Linear Algebraic Calculation of Green's function for Large-Scale Electronic Structure Theory

TL;DR

This paper introduces a linear algebraic iterative method for calculating Green's functions and density matrices in large-scale electronic structure problems, avoiding eigenstate computations and enabling high accuracy.

Contribution

The paper presents the shifted conjugate-orthogonal-conjugate-gradient method, a novel iterative solver for Green's functions that improves efficiency and accuracy in large-scale electronic structure calculations.

Findings

Method is robust against round-off errors.

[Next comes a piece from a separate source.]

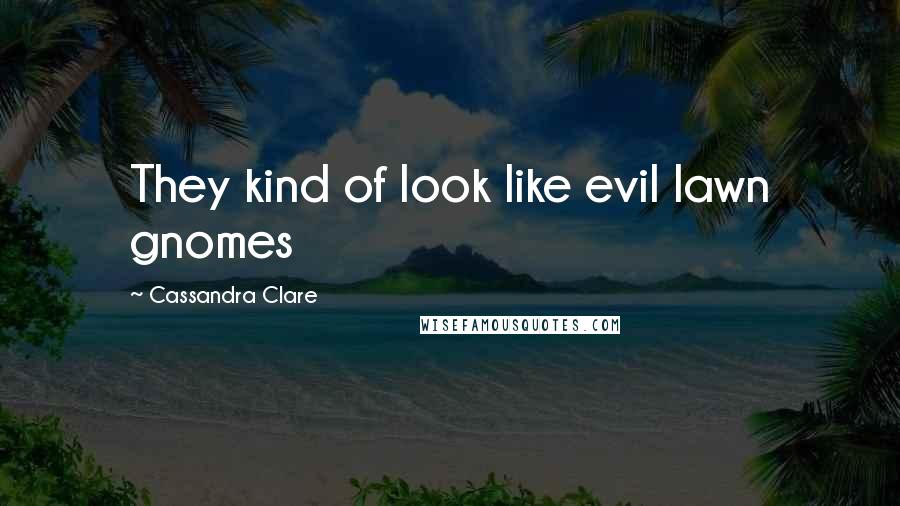 Cassandra Clare Quotes: They kind of look like evil lawn gnomes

Calculation can reach machine accuracy.

Applicable to both semiconductor and metal systems.

Abstract

A linear algebraic method named the shifted conjugate-orthogonal-conjugate-gradient method is introduced for large-scale electronic structure calculation. The method gives an iterative solver algorithm of the Green's function and the density matrix without calculating eigenstates.The problem is reduced to independent linear equations at many energy points and the calculation is actually carried out only for a single energy point. The method is robust against the round-off error and the calculation can reach the machine accuracy. With the observation of residual vectors, the accuracy can be controlled, microscopically, independently for each element of the Green's function, and dynamically, at each step in dynamical simulations. The method is applied to both semiconductor and metal.